■ Work request:
In full and word for word, copy the records that follow.

━━ Records shown ━━

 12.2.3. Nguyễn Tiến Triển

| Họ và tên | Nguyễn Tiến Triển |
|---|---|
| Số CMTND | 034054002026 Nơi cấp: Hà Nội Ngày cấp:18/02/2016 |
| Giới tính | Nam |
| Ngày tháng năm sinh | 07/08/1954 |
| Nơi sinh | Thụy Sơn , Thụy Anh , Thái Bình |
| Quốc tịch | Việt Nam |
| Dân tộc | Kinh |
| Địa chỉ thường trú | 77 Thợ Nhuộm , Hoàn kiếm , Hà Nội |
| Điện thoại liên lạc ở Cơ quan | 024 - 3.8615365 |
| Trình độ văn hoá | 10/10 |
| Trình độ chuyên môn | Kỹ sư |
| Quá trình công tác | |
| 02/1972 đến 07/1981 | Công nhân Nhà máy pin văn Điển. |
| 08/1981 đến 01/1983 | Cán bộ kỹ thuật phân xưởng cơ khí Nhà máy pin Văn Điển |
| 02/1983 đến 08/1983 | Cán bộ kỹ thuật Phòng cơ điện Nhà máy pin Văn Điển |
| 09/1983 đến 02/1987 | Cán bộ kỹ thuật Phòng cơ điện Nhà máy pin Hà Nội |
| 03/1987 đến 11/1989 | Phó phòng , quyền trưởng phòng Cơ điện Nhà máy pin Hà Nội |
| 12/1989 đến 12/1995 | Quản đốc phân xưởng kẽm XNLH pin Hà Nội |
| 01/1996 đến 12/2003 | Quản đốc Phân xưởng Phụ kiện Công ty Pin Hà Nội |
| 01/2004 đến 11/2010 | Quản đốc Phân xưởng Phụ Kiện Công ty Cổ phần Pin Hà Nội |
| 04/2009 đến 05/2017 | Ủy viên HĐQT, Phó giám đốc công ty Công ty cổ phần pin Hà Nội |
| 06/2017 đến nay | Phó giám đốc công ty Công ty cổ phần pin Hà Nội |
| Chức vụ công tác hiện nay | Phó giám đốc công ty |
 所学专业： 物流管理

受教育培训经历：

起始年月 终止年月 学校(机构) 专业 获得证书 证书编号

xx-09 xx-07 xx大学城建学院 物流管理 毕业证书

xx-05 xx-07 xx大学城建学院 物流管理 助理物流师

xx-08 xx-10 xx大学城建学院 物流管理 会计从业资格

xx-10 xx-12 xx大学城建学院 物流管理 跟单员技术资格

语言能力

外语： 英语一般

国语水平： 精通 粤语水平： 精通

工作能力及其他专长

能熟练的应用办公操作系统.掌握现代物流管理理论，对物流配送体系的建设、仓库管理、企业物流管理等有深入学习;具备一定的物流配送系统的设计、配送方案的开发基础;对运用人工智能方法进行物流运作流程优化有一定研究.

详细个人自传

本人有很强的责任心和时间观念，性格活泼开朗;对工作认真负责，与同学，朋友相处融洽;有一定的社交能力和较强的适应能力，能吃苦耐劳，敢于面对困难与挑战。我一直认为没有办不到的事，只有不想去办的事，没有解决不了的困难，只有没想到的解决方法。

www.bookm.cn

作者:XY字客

━━━

■ Output below:
 12.2.3. Nguyễn Tiến Triển

| Họ và tên | Nguyễn Tiến Triển |
|---|---|
| Số CMTND | 034054002026 Nơi cấp: Hà Nội Ngày cấp:18/02/2016 |
| Giới tính | Nam |
| Ngày tháng năm sinh | 07/08/1954 |
| Nơi sinh | Thụy Sơn , Thụy Anh , Thái Bình |
| Quốc tịch | Việt Nam |
| Dân tộc | Kinh |
| Địa chỉ thường trú | 77 Thợ Nhuộm , Hoàn kiếm , Hà Nội |
| Điện thoại liên lạc ở Cơ quan | 024 - 3.8615365 |
| Trình độ văn hoá | 10/10 |
| Trình độ chuyên môn | Kỹ sư |
| Quá trình công tác | |
| 02/1972 đến 07/1981 | Công nhân Nhà máy pin văn Điển. |
| 08/1981 đến 01/1983 | Cán bộ kỹ thuật phân xưởng cơ khí Nhà máy pin Văn Điển |
| 02/1983 đến 08/1983 | Cán bộ kỹ thuật Phòng cơ điện Nhà máy pin Văn Điển |
| 09/1983 đến 02/1987 | Cán bộ kỹ thuật Phòng cơ điện Nhà máy pin Hà Nội |
| 03/1987 đến 11/1989 | Phó phòng , quyền trưởng phòng Cơ điện Nhà máy pin Hà Nội |
| 12/1989 đến 12/1995 | Quản đốc phân xưởng kẽm XNLH pin Hà Nội |
| 01/1996 đến 12/2003 | Quản đốc Phân xưởng Phụ kiện Công ty Pin Hà Nội |
| 01/2004 đến 11/2010 | Quản đốc Phân xưởng Phụ Kiện Công ty Cổ phần Pin Hà Nội |
| 04/2009 đến 05/2017 | Ủy viên HĐQT, Phó giám đốc công ty Công ty cổ phần pin Hà Nội |
| 06/2017 đến nay | Phó giám đốc công ty Công ty cổ phần pin Hà Nội |
| Chức vụ công tác hiện nay | Phó giám đốc công ty |
 所学专业： 物流管理

受教育培训经历：

起始年月 终止年月 学校(机构) 专业 获得证书 证书编号

xx-09 xx-07 xx大学城建学院 物流管理 毕业证书

xx-05 xx-07 xx大学城建学院 物流管理 助理物流师

xx-08 xx-10 xx大学城建学院 物流管理 会计从业资格

xx-10 xx-12 xx大学城建学院 物流管理 跟单员技术资格

语言能力

外语： 英语一般

国语水平： 精通 粤语水平： 精通

工作能力及其他专长

能熟练的应用办公操作系统.掌握现代物流管理理论，对物流配送体系的建设、仓库管理、企业物流管理等有深入学习;具备一定的物流配送系统的设计、配送方案的开发基础;对运用人工智能方法进行物流运作流程优化有一定研究.

详细个人自传

本人有很强的责任心和时间观念，性格活泼开朗;对工作认真负责，与同学，朋友相处融洽;有一定的社交能力和较强的适应能力，能吃苦耐劳，敢于面对困难与挑战。我一直认为没有办不到的事，只有不想去办的事，没有解决不了的困难，只有没想到的解决方法。

www.bookm.cn

作者:XY字客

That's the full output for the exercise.